Michel SAVIN dénonce une hausse de la TEOM « anti sociale »
Après l’opération de communication Super Tri, les élus de Métro-Alternatives dénoncent la Super TEOM !
En précipitant l’augmentation de la TEOM (Taxe d’Enlèvement des Ordures Ménagères) à un taux de 6,80 %, la Métro ne respecte pas l’engagement qu’elle avait pris en 2004 en instaurant un lissage progressif pour atteindre le taux de 6,80 %.
Délibération du 24 septembre 2004 votée à l’unanimité : « décide d’instituer la TEOM à compter du 1er janvier 2005 sur le territoire de Grenoble Alpes Métropole selon un découpage en 27 zones correspondant aux territoires des communes de Bresson, Claix.. sur lesquelles sera voté un taux différent pendant la période de lissage dans les conditions prévues à l’article 1636 B sexies du code général des impôts… »
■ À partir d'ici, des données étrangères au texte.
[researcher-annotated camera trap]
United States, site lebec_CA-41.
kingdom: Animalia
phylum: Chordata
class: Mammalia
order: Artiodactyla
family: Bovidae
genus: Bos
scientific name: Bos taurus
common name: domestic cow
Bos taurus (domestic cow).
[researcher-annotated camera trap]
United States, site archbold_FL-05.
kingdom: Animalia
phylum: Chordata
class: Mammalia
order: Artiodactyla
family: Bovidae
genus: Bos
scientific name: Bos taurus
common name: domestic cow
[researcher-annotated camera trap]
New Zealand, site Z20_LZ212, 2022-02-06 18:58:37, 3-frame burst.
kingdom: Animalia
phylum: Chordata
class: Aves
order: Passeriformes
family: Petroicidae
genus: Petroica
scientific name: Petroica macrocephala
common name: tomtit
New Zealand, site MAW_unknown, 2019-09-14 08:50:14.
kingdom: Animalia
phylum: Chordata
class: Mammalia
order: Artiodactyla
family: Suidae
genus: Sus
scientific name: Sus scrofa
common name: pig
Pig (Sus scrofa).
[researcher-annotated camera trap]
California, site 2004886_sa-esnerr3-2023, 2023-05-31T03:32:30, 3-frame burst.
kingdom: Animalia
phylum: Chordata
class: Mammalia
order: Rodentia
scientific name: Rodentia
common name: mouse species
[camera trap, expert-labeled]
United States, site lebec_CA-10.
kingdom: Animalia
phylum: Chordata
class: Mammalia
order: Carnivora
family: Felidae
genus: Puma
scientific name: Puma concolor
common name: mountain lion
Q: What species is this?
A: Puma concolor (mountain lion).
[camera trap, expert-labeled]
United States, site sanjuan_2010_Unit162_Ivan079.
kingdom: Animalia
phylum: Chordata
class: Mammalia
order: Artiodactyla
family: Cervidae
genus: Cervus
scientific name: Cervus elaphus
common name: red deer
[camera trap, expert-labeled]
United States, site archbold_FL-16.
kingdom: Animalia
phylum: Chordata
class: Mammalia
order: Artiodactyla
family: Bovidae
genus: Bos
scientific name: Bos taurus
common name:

Au lieu des 5 % annuel d’augmentation prévue par le lissage, ce sont 25 % d’augmentation en moyenne que l’on constatera sur l’agglomération en 2011.
Données de calcul :
Dans l’hypothèse d’une augmentation des bases de + 2,5 % en moyenne/an (possibilité pouvant être révisée à la hausse à comparer aux +3,68% en 2009 et + 2,63% en 2010.). Et d’une augmentation du taux : + 5 %/an prévu dans le cadre du lissage voté en 2004 . A Comparer à la proposition de porter le taux unique à 6,80% dès 2011.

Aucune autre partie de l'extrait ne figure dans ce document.